EDIT: It appears that they state that all sub/supermartingales considered in the sequel are assumed to be cadlag. I'm not sure where the scope of that statement ends, so in the case that it extends to this question ($\mathbb{H}^2$ is cadlag martingales), my new question would be:
- If $M_\infty\in L^2$ does $t\mapsto E[M_\infty \mid \mathscr{F}_t]$ define a cadlag martingale (it is clearly a martingale)?
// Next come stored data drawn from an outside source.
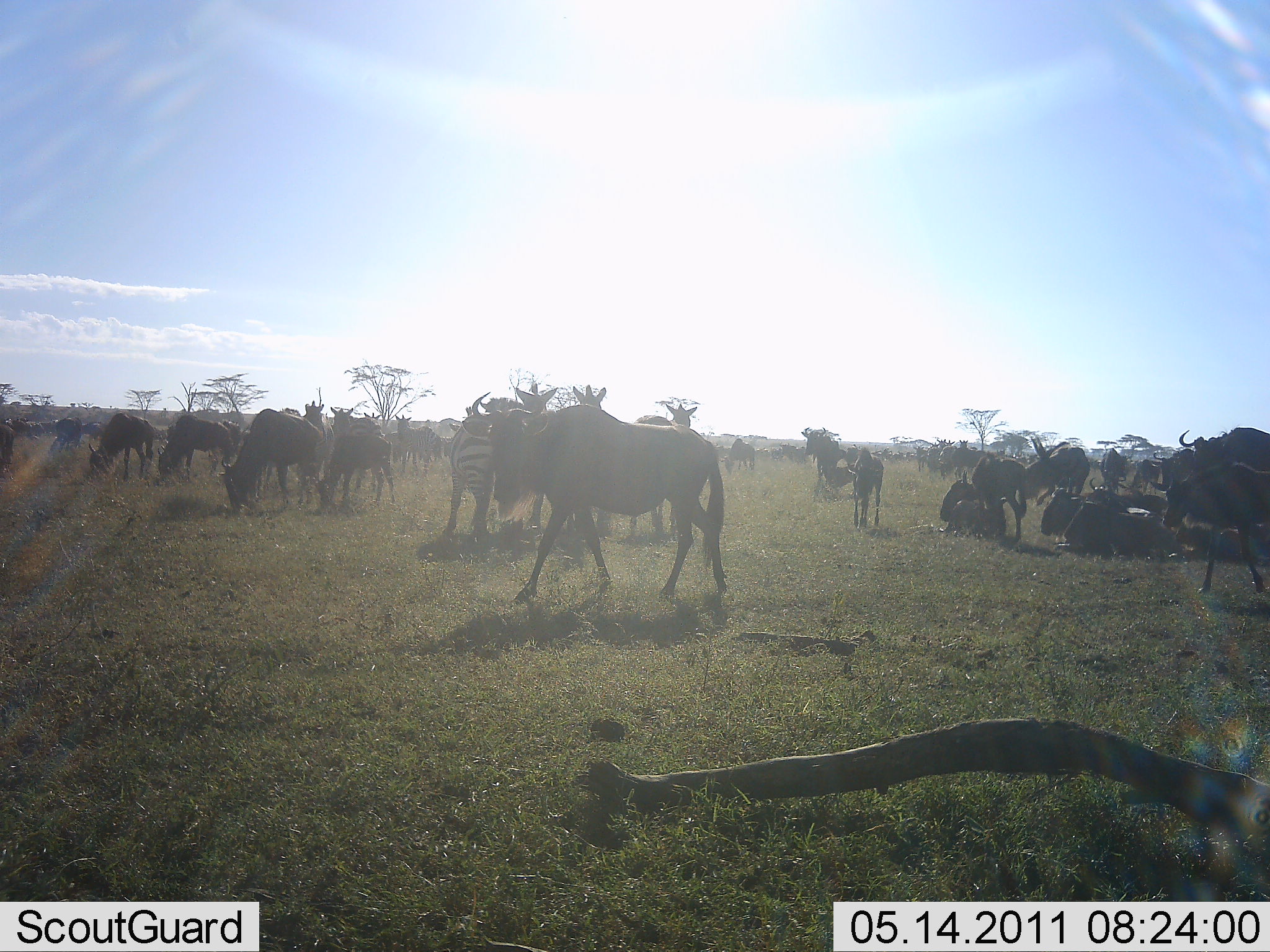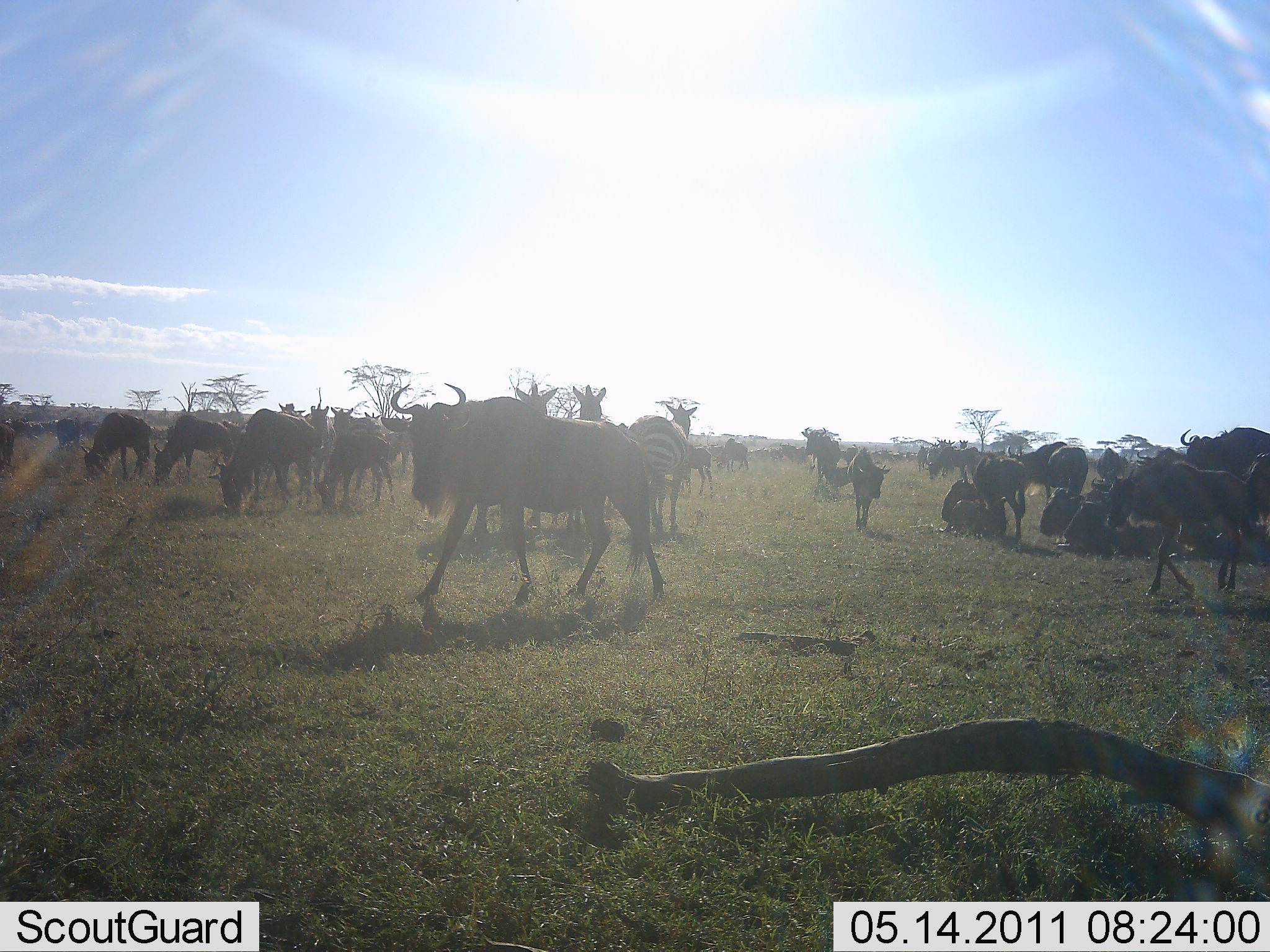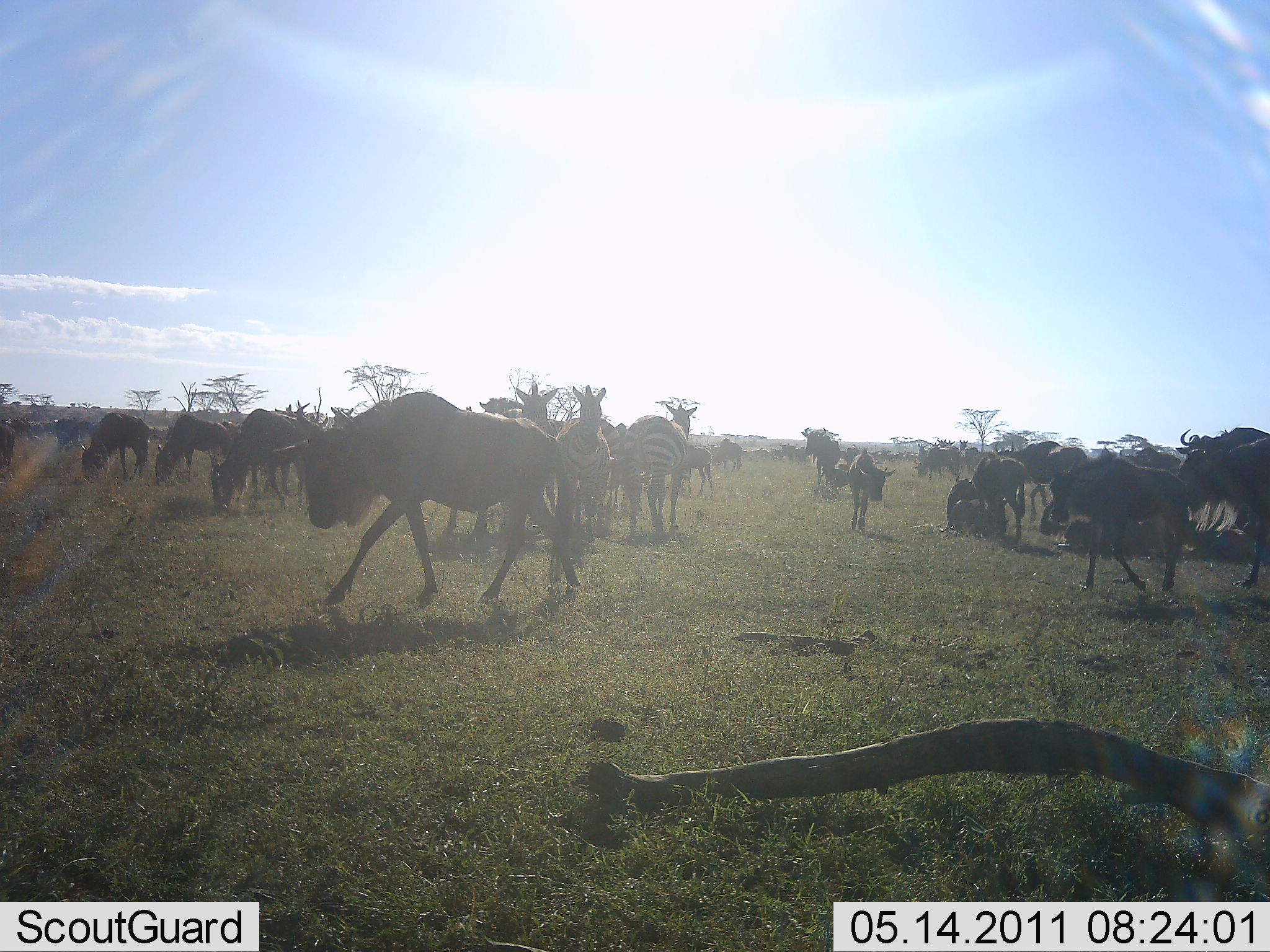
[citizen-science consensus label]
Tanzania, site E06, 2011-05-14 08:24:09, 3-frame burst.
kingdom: Animalia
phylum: Chordata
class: Mammalia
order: Artiodactyla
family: Bovidae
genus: Connochaetes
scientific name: Connochaetes taurinus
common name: blue wildebeest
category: wildebeest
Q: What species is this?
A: Wildebeest (blue wildebeest) (Connochaetes taurinus).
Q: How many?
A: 11-50.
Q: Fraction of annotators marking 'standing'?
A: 100%.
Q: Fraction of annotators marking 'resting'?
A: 67%.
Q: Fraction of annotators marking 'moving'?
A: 80%.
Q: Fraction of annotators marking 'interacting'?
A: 13%.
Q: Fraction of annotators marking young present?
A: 13%.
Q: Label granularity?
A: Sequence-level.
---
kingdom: Animalia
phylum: Chordata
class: Mammalia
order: Perissodactyla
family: Equidae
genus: Equus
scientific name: Equus quagga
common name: plains zebra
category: zebra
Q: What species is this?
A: Zebra (plains zebra) (Equus quagga).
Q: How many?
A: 4.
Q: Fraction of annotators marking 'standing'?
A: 100%.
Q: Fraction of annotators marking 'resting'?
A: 0%.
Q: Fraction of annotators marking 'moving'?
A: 0%.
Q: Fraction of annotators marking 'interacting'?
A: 0%.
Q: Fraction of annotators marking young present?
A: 10%.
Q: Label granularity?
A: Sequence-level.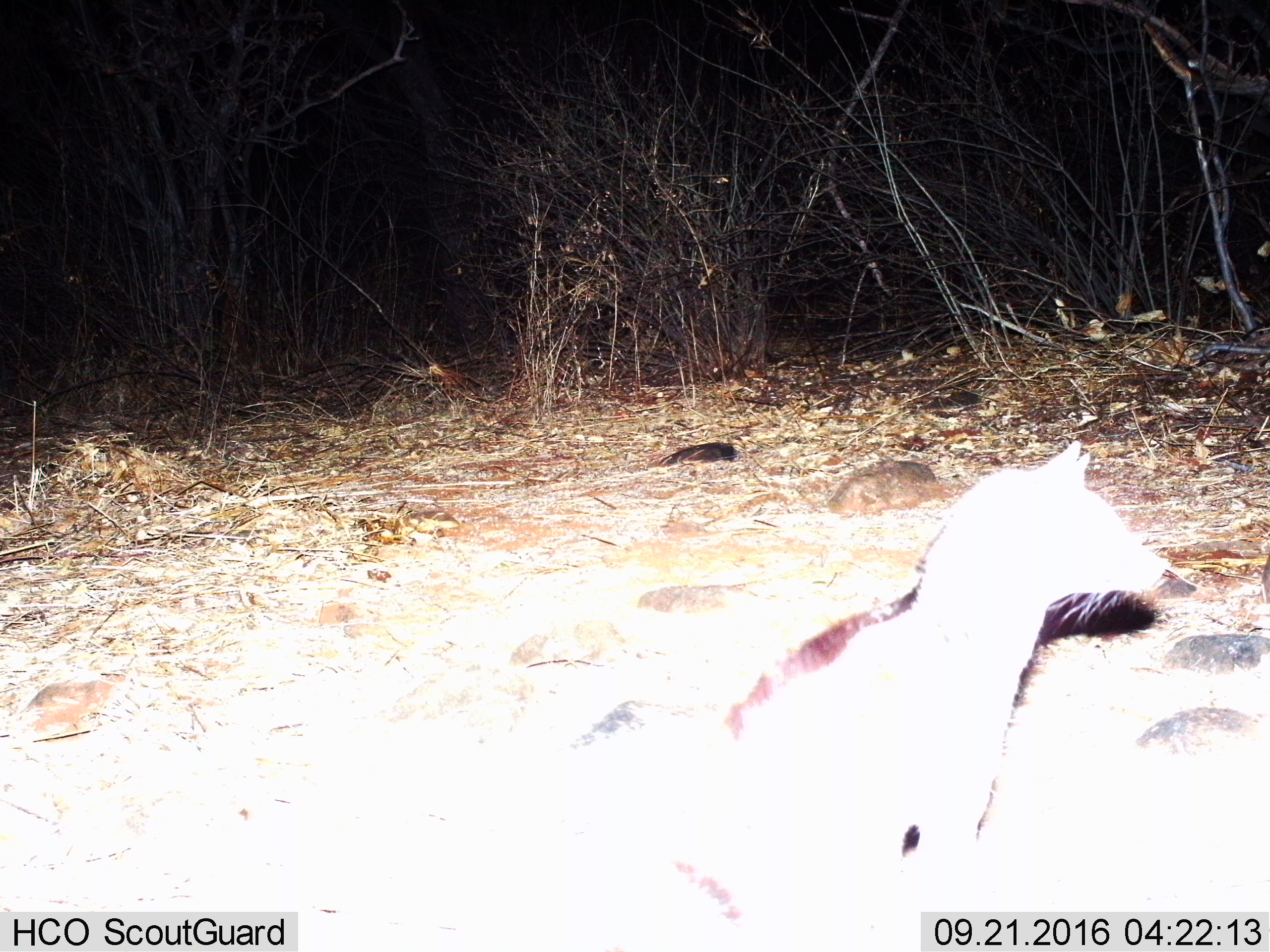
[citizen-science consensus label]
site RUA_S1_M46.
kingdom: Animalia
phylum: Chordata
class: Mammalia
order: Carnivora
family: Viverridae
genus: Genetta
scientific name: Genetta genetta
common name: small-spotted genet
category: genetcommonsmallspotted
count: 1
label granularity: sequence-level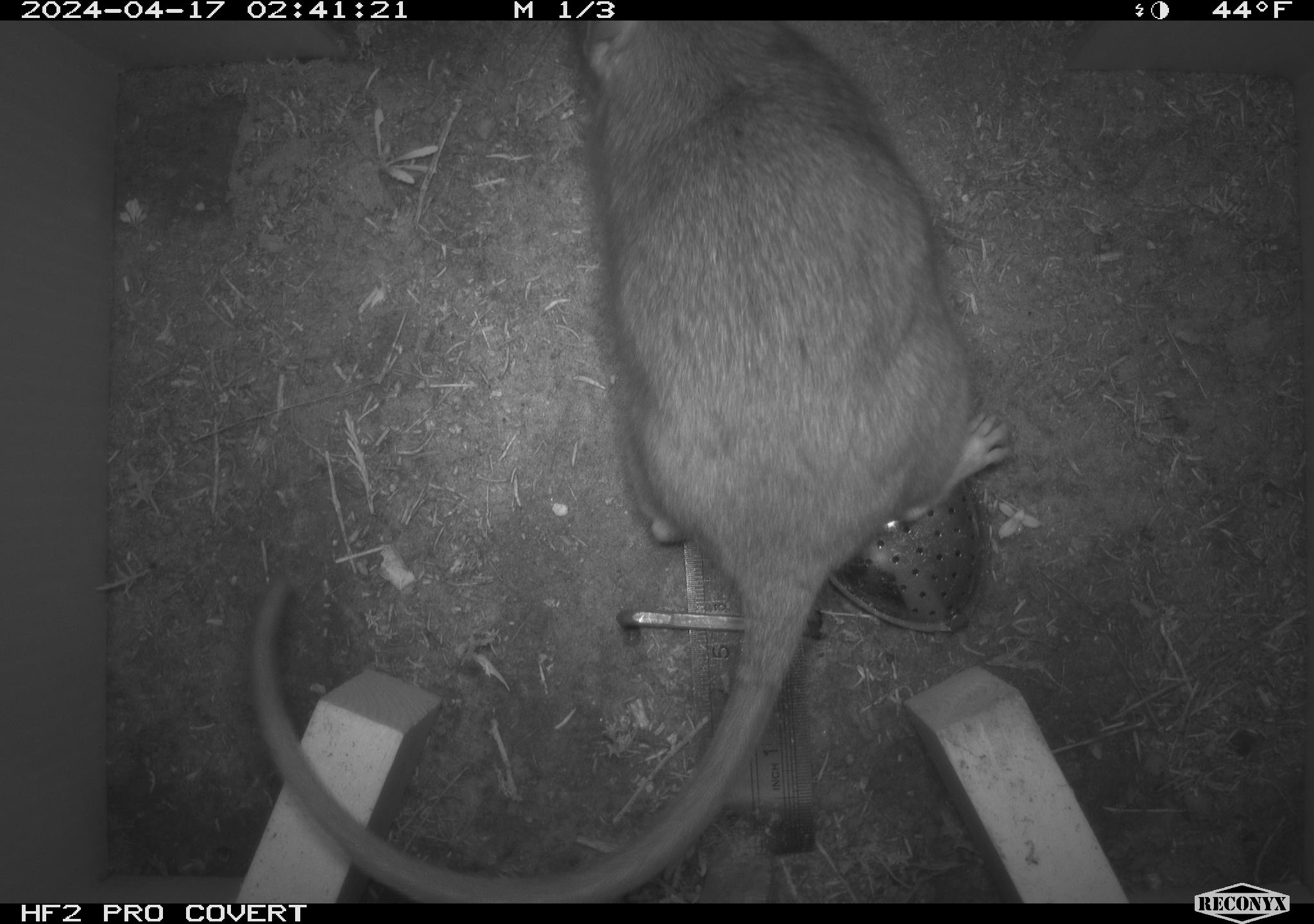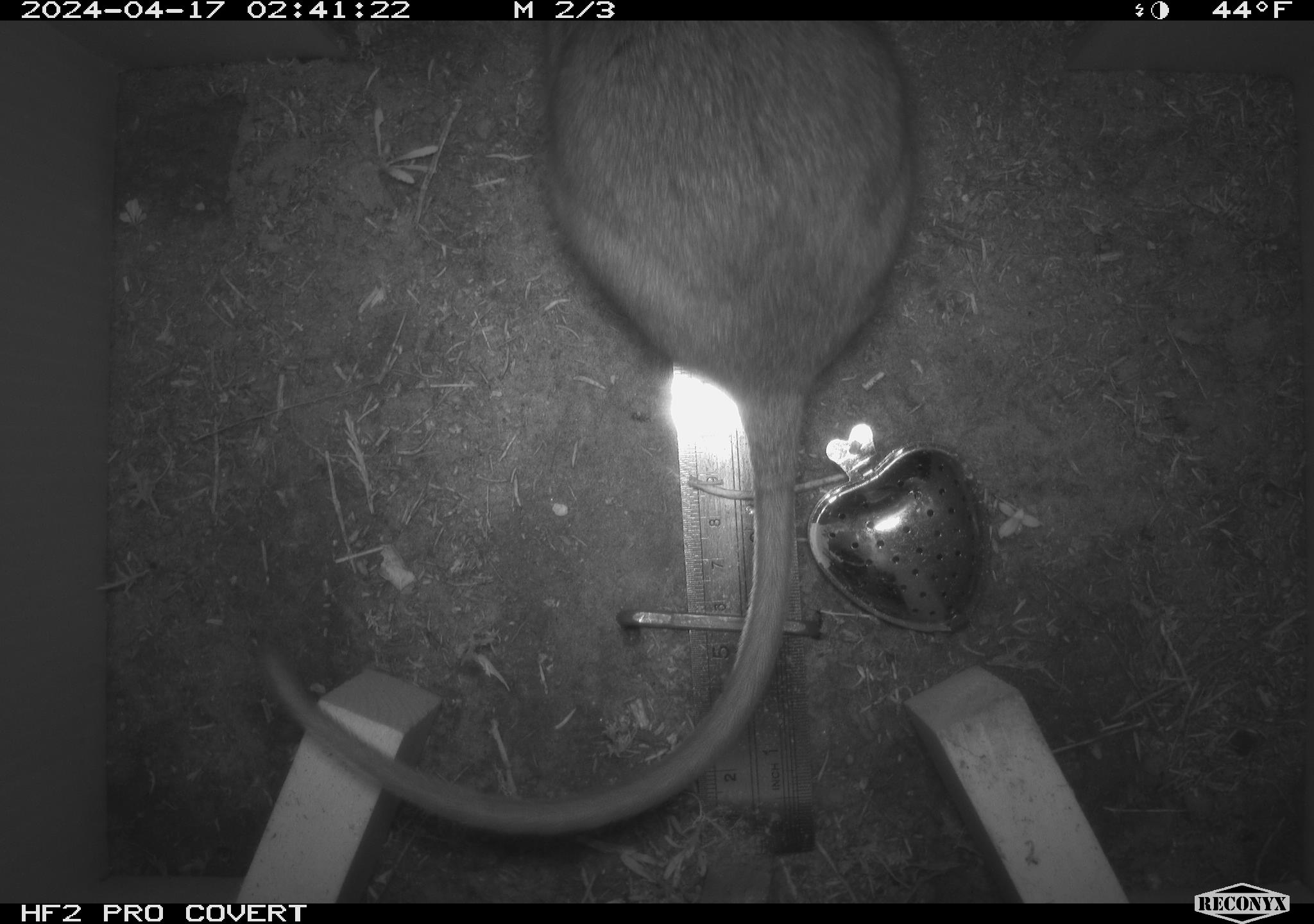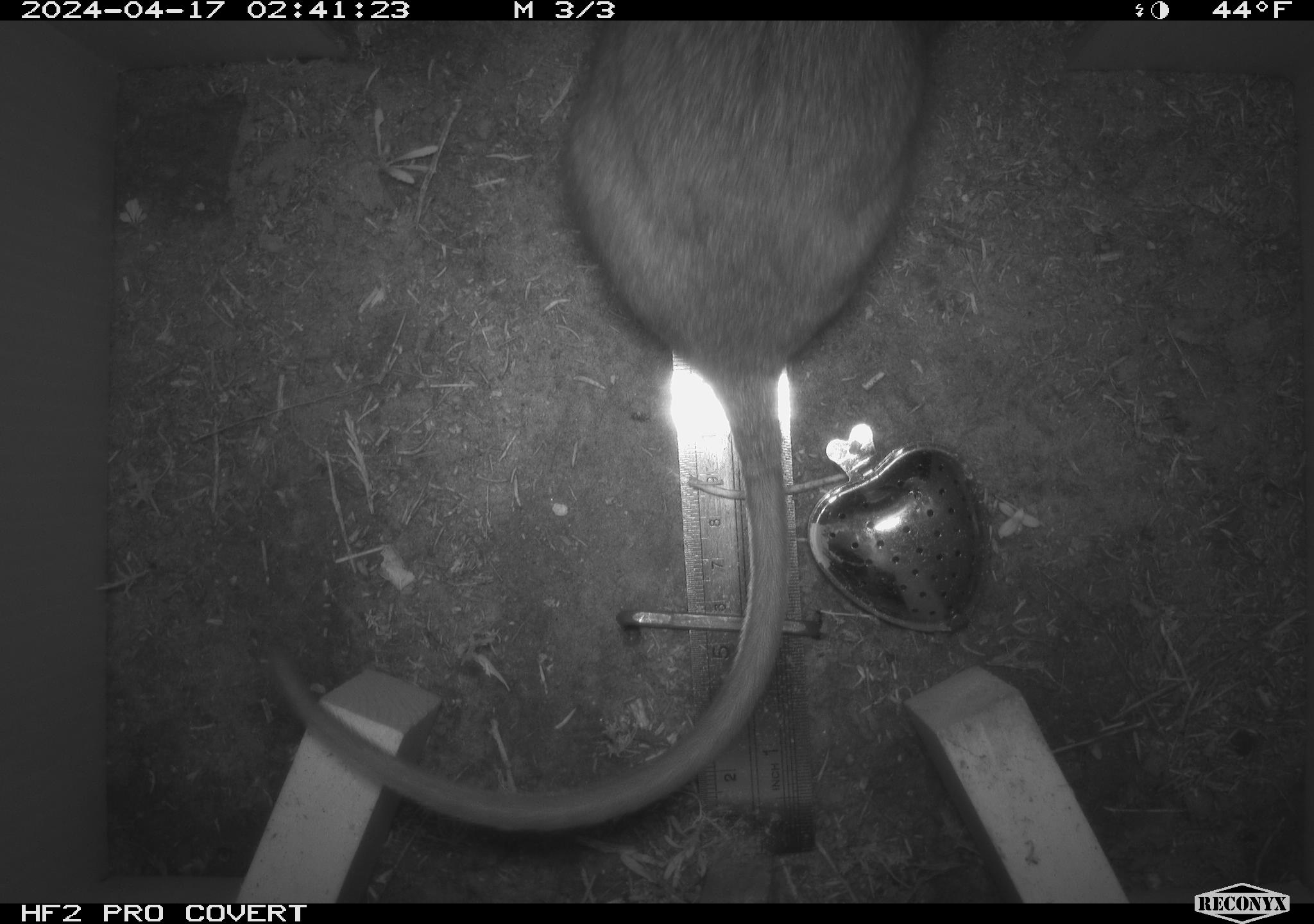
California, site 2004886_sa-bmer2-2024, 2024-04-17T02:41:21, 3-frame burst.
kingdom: Animalia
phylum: Chordata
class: Mammalia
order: Rodentia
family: Muridae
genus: Rattus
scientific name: Rattus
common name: rat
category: rattus species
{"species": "rattus species (rat) (Rattus)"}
My thoughts on the matter...
Doob's inequalities for discrete time state that for $X$ a martingale or positive submartingale indexed by $D=\{0,1\ldots,N\}$, then for $p\geq 1$ and $\lambda > 0$ $$ \lambda^pP\left[\sup_{n\in D} |X_n| \geq \lambda\right] \leq E[|X_N|^p] $$ and for any $p>1$, $$ E\left[\sup_{n \in D} |X_n|^p\right] \leq \left(\frac{p}{p-1}\right)^p E[|X_N|^p]. $$
By taking monotone limits we can take $D$ to be countable as well: $$ \lambda^pP\left[\sup_{t\in D} |X_t| \geq \lambda\right] \leq \sup_{t \in D} E[|X_t|^p] $$ and for any $p>1$, $$ E\left[\sup_{t \in D} |X_t|^p\right] \leq \left(\frac{p}{p-1}\right)^p \sup_{t \in D}E[|X_t|^p]. $$
If $X$ is right continuous then the above holds as written for $D$ an interval of $\mathbb{R}^+$.